Copy the lines of the material below word for word, starting with the line that contains "Of the things" and going on through the last line of the material.

◇ ◇ ◇ ◇ ◇

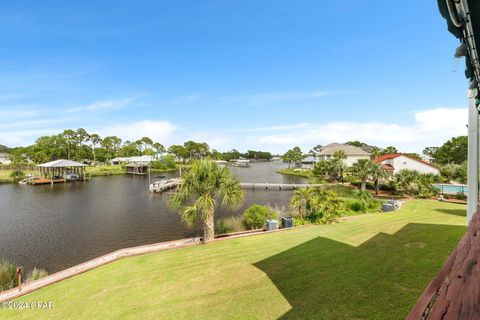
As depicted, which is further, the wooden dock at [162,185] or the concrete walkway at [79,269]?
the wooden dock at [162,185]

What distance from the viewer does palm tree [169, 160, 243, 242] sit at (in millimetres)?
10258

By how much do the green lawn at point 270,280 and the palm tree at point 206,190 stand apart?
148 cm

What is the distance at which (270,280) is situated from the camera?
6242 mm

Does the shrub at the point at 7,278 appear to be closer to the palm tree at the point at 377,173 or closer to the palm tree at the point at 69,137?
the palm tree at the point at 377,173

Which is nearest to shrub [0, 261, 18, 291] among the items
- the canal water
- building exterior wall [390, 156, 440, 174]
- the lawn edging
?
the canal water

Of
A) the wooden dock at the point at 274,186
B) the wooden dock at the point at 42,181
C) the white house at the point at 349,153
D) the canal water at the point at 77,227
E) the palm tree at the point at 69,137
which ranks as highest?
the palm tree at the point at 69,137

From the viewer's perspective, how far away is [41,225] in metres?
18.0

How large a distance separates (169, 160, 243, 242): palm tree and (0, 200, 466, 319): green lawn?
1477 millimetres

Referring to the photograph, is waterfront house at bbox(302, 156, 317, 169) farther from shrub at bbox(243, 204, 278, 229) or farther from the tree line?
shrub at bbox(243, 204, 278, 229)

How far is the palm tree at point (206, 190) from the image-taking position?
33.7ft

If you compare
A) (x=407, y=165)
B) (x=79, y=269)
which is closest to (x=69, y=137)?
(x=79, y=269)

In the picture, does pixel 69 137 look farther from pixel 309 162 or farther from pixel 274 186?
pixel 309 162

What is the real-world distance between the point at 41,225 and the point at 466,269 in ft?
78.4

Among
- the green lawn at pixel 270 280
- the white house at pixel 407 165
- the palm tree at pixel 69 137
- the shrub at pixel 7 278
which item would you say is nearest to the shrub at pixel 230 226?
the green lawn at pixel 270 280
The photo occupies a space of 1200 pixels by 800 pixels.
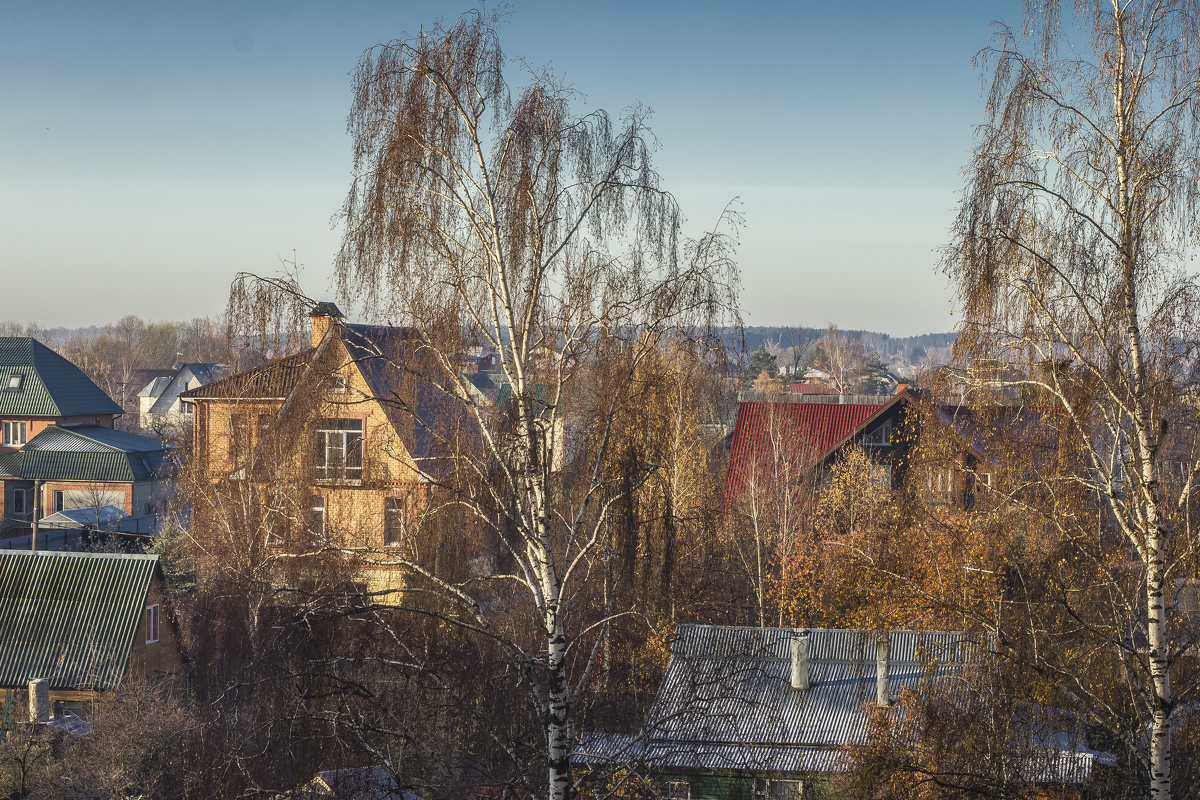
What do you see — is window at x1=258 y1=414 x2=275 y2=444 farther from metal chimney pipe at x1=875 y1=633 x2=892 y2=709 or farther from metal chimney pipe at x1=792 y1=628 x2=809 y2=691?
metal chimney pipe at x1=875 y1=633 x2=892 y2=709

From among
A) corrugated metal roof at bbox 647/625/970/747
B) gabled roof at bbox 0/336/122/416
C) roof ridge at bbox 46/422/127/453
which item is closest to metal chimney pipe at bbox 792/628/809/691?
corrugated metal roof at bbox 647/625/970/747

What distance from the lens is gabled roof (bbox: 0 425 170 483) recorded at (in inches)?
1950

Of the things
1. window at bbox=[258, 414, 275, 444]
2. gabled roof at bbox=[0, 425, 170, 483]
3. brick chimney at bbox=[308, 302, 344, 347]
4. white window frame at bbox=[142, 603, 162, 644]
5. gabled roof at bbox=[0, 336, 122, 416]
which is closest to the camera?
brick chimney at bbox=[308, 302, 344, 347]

◇ ◇ ◇ ◇ ◇

#### [Solution for this exercise]
Of the things
1. window at bbox=[258, 414, 275, 444]
2. gabled roof at bbox=[0, 425, 170, 483]
3. brick chimney at bbox=[308, 302, 344, 347]
4. white window frame at bbox=[142, 603, 162, 644]
5. gabled roof at bbox=[0, 336, 122, 416]
which is closest to the camera?
brick chimney at bbox=[308, 302, 344, 347]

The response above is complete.